What data analysis techniques can we use to help find outbreak trajectory and evolution?

Establishing a phylogenetic tree of the virus which accounts for area of the world the virus is found and the time that it infects something, we can start to build a timeline and disease transmission chain and understand patterns of how a virus may spread and evolve with time and new enivronments.

Do pathogens become more or less virulent (severe) over time?

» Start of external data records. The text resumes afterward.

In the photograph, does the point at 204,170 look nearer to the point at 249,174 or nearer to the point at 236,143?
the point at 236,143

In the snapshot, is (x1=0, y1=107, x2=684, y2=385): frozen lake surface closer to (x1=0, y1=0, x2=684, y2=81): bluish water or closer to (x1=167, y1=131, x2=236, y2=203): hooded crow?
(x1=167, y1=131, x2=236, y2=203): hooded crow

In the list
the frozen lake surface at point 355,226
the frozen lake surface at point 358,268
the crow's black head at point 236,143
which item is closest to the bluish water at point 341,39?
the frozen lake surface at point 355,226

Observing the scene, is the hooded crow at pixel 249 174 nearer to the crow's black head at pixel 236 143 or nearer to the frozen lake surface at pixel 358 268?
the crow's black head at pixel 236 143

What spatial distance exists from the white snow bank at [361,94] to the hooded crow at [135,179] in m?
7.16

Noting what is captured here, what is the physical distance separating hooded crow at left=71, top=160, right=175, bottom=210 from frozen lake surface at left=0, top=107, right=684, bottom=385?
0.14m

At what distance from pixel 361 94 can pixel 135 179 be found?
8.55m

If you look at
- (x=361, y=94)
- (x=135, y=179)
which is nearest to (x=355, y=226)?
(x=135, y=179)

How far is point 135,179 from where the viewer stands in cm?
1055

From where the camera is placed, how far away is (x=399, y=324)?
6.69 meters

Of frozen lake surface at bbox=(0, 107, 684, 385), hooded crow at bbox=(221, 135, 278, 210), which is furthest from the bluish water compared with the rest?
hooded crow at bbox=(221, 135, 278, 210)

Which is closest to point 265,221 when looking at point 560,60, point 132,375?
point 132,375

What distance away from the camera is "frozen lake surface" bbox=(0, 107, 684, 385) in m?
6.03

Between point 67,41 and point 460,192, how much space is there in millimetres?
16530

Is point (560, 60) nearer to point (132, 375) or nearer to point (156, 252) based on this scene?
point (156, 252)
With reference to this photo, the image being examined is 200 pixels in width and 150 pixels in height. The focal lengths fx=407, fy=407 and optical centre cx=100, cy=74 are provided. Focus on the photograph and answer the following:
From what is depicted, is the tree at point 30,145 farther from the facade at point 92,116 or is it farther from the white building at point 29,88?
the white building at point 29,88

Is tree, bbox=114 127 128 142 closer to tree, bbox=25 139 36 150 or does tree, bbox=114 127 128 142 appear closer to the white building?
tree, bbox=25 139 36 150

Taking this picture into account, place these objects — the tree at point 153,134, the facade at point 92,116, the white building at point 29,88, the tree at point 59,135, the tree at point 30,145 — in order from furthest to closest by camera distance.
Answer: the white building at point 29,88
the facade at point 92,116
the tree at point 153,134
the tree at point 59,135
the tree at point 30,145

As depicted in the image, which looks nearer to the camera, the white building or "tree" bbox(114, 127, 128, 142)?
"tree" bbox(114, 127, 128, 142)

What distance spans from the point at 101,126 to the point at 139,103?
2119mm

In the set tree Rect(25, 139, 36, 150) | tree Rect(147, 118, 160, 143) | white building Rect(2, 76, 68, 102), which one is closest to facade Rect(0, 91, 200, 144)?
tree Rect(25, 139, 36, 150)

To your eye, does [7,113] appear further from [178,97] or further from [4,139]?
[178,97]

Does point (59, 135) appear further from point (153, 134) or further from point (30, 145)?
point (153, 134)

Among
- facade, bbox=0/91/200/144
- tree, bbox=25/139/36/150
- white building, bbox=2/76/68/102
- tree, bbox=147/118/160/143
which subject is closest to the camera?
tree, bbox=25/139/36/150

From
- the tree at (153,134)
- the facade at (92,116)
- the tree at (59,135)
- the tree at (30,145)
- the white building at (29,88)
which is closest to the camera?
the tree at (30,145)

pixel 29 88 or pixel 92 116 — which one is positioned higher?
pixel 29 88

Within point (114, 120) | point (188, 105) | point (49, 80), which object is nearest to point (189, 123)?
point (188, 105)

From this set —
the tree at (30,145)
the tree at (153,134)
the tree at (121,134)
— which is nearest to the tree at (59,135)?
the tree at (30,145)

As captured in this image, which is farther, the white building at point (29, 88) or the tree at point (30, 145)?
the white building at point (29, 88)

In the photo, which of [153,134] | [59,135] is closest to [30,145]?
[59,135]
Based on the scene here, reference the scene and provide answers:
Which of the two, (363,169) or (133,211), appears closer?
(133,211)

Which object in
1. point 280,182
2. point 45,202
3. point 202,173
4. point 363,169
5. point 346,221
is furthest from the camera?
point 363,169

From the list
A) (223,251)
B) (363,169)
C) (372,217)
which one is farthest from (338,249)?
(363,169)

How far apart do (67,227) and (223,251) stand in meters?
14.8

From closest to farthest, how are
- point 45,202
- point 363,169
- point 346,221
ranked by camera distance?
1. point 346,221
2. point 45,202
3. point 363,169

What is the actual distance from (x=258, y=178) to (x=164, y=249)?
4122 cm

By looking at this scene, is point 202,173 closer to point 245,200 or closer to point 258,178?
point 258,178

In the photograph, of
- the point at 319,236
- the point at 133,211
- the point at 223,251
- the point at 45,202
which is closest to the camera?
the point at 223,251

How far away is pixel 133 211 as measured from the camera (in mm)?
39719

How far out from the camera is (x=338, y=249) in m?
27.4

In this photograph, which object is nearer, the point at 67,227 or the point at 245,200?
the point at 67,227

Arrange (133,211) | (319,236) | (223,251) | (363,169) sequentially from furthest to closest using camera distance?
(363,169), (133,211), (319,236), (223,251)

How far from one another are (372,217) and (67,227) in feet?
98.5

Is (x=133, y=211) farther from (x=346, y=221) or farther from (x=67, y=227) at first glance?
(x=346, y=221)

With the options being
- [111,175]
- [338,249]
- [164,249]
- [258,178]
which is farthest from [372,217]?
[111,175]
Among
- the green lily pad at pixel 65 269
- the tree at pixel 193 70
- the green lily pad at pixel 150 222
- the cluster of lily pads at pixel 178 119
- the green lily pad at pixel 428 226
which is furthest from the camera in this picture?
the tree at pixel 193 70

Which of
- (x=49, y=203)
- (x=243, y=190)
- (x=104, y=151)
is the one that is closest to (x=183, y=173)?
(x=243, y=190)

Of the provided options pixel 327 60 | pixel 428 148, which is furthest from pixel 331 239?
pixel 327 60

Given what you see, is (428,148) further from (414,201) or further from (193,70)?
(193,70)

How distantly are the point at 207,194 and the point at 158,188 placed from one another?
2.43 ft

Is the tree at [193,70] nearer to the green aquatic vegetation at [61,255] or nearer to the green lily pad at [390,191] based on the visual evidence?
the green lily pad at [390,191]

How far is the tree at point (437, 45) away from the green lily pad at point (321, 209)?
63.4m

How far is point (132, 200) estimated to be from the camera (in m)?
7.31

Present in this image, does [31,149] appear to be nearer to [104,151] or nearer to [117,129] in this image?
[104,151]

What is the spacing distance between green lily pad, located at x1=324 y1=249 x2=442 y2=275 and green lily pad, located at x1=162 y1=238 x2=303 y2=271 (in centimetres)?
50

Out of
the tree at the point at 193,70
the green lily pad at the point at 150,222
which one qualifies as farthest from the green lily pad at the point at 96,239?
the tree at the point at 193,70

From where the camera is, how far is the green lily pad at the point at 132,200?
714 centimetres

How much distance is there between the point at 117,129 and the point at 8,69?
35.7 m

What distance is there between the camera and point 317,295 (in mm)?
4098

While classical theory states that pathogens/viruses would evolve to become less virulent, as viruses that were virulent enough to kill a large portion of their hosts would have worse transmission. This, coupled with hosts becoming more resistant to the virus, is a strong case for virus virulence decreasing over time. Unfortunately this is not often observed in nature, as ancient viruses still infect people today and many viruses continually split into more and more varied strains to fit any ecological niche.

What is the minimal genome concept?

A genome that contains only the genes required to sustain freeliving self-replication

How do many viruses optimize for the amount of information they carry in a small genome?

Many viruses will have overlapping reads or coding sequences. This is to maximise the amount of proteins they can synthesize with the same space in a genome. RNA viruses will contain very few non-coding RNA sequences. Even large DNA viruses will have most of the non-coding sequences important transcription signals like promoters, termination signals and functional RNA molecules.

What are essential genes?

Conditionally essential - Essential depending on what conditions are used for growth. Essential but redundant - Some genes can do the same essential function but deletion of either gene is tolerated

how do you test which genes are essential?

We will look at four approaches:

1. Look in nature for the smallest genomes

2. Compare distantly related genomes computationally to identity conserved (essential?) genes

3. Take a small natural genome and mutate genes to find out which ones are not essential 4. Creating a synthetic organism!